EL PAÍS has been told that there are four centers in the Valencia region, two in Castilla-La Mancha, three in Castilla y León and three in Andalusia on Roche’s list.
On Monday, the company reacted to the revelation by stating that no hospital has been left without medical supplies. “The commercial conditions for several Spanish hospitals have been modified to prevent their debt from growing further and to be able to guarantee normal access to medicines.”
“We need these funds to carry out our research and supply activities”
Meanwhile, other industry giants sought to distance themselves from Roche’s position. A spokesman from GSK said that when Roche’s director general, Severin Schwan, talked last September about cutting off supply to Greece and possibly Spain as well, “our company said it would keep up its supply out of a sense of responsibility and public health.”

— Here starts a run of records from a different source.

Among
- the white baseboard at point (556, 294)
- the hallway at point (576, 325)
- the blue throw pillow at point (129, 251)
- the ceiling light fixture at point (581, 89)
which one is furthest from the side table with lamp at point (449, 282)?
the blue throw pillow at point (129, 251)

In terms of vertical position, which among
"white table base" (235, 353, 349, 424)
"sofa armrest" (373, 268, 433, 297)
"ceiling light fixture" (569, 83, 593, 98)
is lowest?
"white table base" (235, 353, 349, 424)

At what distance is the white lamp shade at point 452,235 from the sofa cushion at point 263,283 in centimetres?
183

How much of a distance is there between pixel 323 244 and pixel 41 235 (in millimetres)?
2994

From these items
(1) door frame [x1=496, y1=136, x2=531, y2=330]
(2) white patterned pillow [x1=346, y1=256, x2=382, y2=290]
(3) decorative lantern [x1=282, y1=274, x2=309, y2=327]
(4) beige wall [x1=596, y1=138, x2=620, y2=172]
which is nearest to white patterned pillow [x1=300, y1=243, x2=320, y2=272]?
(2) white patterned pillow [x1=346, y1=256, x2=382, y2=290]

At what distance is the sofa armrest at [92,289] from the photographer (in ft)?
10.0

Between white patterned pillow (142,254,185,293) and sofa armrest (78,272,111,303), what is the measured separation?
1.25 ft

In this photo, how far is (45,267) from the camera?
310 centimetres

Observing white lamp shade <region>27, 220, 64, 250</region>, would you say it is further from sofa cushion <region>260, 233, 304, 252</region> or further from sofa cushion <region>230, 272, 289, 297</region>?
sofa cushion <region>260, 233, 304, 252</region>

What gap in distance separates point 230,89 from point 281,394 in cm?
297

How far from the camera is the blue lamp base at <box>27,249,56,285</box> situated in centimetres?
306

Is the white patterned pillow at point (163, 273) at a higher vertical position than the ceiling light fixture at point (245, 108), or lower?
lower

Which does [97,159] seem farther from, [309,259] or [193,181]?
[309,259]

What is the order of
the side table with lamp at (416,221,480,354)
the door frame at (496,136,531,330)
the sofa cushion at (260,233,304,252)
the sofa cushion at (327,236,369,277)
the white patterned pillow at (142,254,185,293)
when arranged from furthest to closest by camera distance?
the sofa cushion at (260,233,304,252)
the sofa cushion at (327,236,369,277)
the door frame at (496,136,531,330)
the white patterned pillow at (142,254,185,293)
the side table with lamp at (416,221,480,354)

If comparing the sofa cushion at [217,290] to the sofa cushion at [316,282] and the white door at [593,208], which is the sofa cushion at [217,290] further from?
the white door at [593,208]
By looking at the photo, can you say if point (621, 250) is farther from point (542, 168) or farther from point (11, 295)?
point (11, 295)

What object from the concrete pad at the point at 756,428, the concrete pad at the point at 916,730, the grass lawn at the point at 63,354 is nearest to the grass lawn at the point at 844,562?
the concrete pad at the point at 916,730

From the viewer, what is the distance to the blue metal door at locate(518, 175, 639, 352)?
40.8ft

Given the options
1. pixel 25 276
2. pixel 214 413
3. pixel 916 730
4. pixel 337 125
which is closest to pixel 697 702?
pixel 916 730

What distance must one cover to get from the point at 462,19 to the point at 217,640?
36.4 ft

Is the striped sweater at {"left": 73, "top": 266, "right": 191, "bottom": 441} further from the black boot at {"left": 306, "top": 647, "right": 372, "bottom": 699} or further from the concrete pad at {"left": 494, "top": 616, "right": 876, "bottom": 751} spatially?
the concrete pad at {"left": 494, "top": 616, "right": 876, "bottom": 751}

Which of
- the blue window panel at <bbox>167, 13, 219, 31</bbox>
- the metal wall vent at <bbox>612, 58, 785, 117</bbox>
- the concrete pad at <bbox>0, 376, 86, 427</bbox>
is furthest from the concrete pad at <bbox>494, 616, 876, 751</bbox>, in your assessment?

Sanofi-Aventis, another industry giant, spoke in similar terms. “The debt situation is unsustainable,” yet the company has opted to “ensure patient treatment,” said a spokesperson. The company said it “trusts” in the central government’s plan to loan money to the regions so they can settle their debts.
The same message could be heard at Baxter — “We are not considering a similar measure[as Roche], we trust in the supplier payment plan” — and Bayer — “To us, it is essential that drugs reach the patients.” Neither Novartis, Sandoz, Merck nor Abbott would comment on the issue.
The Valencian health department confirmed that Roche is the only company to have changed its supply conditions. But that may be because Roche’s case is special, since it depends much more on hospital sales than other firms that work a lot more with pharmacies. Roche said that 80 percent of its turnover comes from hospitals and that it is owed 500 million euros. “We need these funds to carry out our research and supply activities, and to continue to meet our commitments to third parties,” said a spokesperson, adding that the decision to change the conditions was taken after months of negotiations. “The company needs to collect its money.”